=== Set exercise 1 ===
In the feature-subset code, retype everything from "# Define feature" down to "Property Features (Core)" character for character.
=== Set exercise 2 ===
According to the feature-subset code, which three columns make up the 'Property' subset?

=== Excerpt to read ===
--------------------------------------------------

Lets compare our feature subsets of the one-hot encoded dataset using the random forest model:

In [None]:
import pandas as pd
import numpy as np
from sklearn.ensemble import RandomForestRegressor
from sklearn.metrics import mean_absolute_error, mean_squared_error, r2_score
import matplotlib.pyplot as plt

# Define feature subsets
feature_subsets = {
    # Basic Features
    'Basic': ['No. of Bedrooms', ],
    
    # Minimal Extended Features
    'Minimal + Area': ['No. of Bedrooms',  'Area in sq ft'],
    'Minimal + House Type': ['No. of Bedrooms',  'House Type'],
    
    # Property Features (Core)
    'Property': ['No. of Bedrooms',  'Area in sq ft', 'House Type'],
    
    # Property Location Combinations
    'Property + Outcode': ['No. of Bedrooms', 'Area in sq ft', 'House Type', 'Outcode'],
    'Property + Location': ['No. of Bedrooms',  'Area in sq ft', 'House Type', 'Location'],
    'Property + City': ['No. of Bedrooms',  'Area in sq ft', 'House Type', 'City/County'],
    'Property + Postcode': ['No. of Bedrooms',  'Area in sq ft', 'House Type', 'Postal Code'],
    
    # Property Double Location Combinations
    'Property + Location + City': ['No. of Bedrooms', 'Area in sq ft', 'House Type', 'Location', 'City/County'],
    'Property + City + Outcode': ['No. of Bedrooms',  'Area in sq ft', 'House Type', 'City/County', 'Outcode'],
    'Property + City + Postcode': ['No. of Bedrooms',  'Area in sq ft', 'House Type', 'City/County', 'Postal Code'],
    'Property + Outcode + Location': ['No. of Bedrooms', 'Area in sq ft', 'House Type', 'Outcode', 'Location'],
    'Property + Postcode + Location': ['No. of Bedrooms', 'Area in sq ft', 'House Type', 'Postal Code', 'Location'],
    
    # Property Triple Location Combinations
    'Property + Location + City + Outcode': ['No. of Bedrooms',  'Area in sq ft', 'House Type', 'Location', 'City/County', 'Outcode'],
    'Property + Location + City + Postcode': ['No. of Bedrooms', 'Area in sq ft', 'House Type', 'Location', 'City/County', 'Postal Code'],
    'Property + Outcode + Postcode + Location': ['No. of Bedrooms', 'Area in sq ft', 'House Type', 'Outcode', 'Postal Code', 'Location'],
    
    # Full Property Profile
    'Full': ['No. of Bedrooms', 'Area in sq ft', 'House Type', 'Location', 'City/County', 'Postal Code', 'Outcode']
}

def get_feature_columns(df, feature_subset):
    """

--------------------------------------------------

=== Given data ===
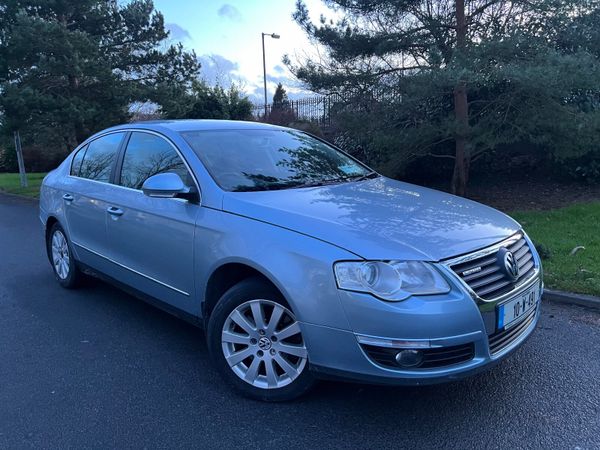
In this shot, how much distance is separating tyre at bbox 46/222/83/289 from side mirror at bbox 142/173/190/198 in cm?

--------------------------------------------------

=== Exercise response 1 ===
# Define feature subsets
feature_subsets = {
    # Basic Features
    'Basic': ['No. of Bedrooms', ],
    
    # Minimal Extended Features
    'Minimal + Area': ['No. of Bedrooms',  'Area in sq ft'],
    'Minimal + House Type': ['No. of Bedrooms',  'House Type'],
    
    # Property Features (Core)

=== Exercise response 2 ===
'No. of Bedrooms', 'Area in sq ft', and 'House Type'.